SUPPLIED TEXT:
= = = =

Friday, September 19, 2003

Loving Bush or Stigmatizing Dissent?

"Democrats really hate Bush!" I've been hearing a lot of stuff along those lines lately from Republicans. So I've been following up on the idea a little bit.

The first one I heard advancing the notion that Democrats were somehow going overboard because of an emotional hatred of Bush was from conservative columnist David Brooks, who wrote a piece on the topic for the Weekly Standard. He also mentioned it in his regular gig opposite Mark Shields on the PBS Newshour.

James Taranto of the Wall Street Journal's Weblog has also taken up the theme, for instance in this piece whose title in their archives claims, "Two years later, some Americans hate the president more than the terrorists." He says that after the 2002 elections, "the Democrats lost control of themselves."

A Congressman from Arizona picks it up for the National Review. He says, "Bush hating addles the mind and rots the senses."
Washington Post columnist Charles Krauthammer does a version for Time, calling it "the unhinging of the Democratic Party."

And, for the lowbrow version, who better than our friend Chuckie (CHARLIE DANIELS)?

Some journalists like to use the word "meme" for something like this, an idea that is picked up and gets repeated over and over, not necessarily because there's anything to it.

It's actually an example of conservatives attempting to stigmatize dissent.

Do some Democrats hate George W. Bush? Of course. Politics is politics. But the articles to which I referred in Part 1 argue that Democrats are generally seized with an irrational hatred for Bush comparable to the Republican obsession with Bill Clinton, from Vince Foster conspiracy theories to Whitewater to impeachment over a rather sad love affair.

So is there anything to the idea? Actually, not much. The evidence cited in the articles I mentioned above are mostly examples of Democrats disagreeing with Bush, or instances of what are, at worst, examples of partisan rhetorical hyperbole. For example, both Brooks and Krauthammer cite an article by Harold Meyerson which ends by comparing Bush to Jefferson Davis.

Now, even if one thinks the comparison is excessive, is it evidence of hate-mongering? Only if you think having someone's name associated with Jefferson Davis is an extremely scandalous thing. Brooks and Krauthammer should clue in some of their Republican friends like John Ashcroft and Trent Lott, who are known for kissing up the the "neo-Confederate" movement.

So what's going on? It's actually a continuation of a strategy articulated by Newt Gingrich during the height of his "Republican Revolution" a decade ago. As Joe Conason reports in his book Big Lies, Gingrich advised Republican candidates that when they talked about Democrats, they should "emphasize terms like decay, sick, liberal, permissive attitude, antifamily and bizarre." The Democrats-hate-Bush theme provides an opportunity for more of that.

Krauthammer's piece is a good example. Accepting it as a given that Democrats are seized with irrational hatred for Good President Bush, he describes their alleged emotions with terms like "unhinging of the Democratic Party ... contempt ... disdain ... hatred ... near pathological ... depth of feeling ... fury and bitterness ... explosive ... primal anti-Bush feeling ... anger ... seething ... loathing ... desperately ... seized with a fever." Gosh, sounds bad.

In other words, the Democrats should muzzle their criticisms andbe nicey-nice. While the Michael Savages and Ann Coulters of the world continue to howl about the alleged depravity of the Democrats.

= = = =

TO DO:
Duplicate the passage of the post on the "Democrats hate Bush" theme from "A Congressman from" to "Chuckie (CHARLIE DANIELS)?". The entries come from a separate source.

Scene geometry reasoning data:
= = = =

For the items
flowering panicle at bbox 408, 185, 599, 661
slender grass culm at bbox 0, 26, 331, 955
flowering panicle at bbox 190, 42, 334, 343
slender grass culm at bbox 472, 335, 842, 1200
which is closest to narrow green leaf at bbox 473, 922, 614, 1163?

= = = =

EXPECTED ANSWER:
A Congressman from Arizona picks it up for the National Review. He says, "Bush hating addles the mind and rots the senses."
Washington Post columnist Charles Krauthammer does a version for Time, calling it "the unhinging of the Democratic Party."

And, for the lowbrow version, who better than our friend Chuckie (CHARLIE DANIELS)?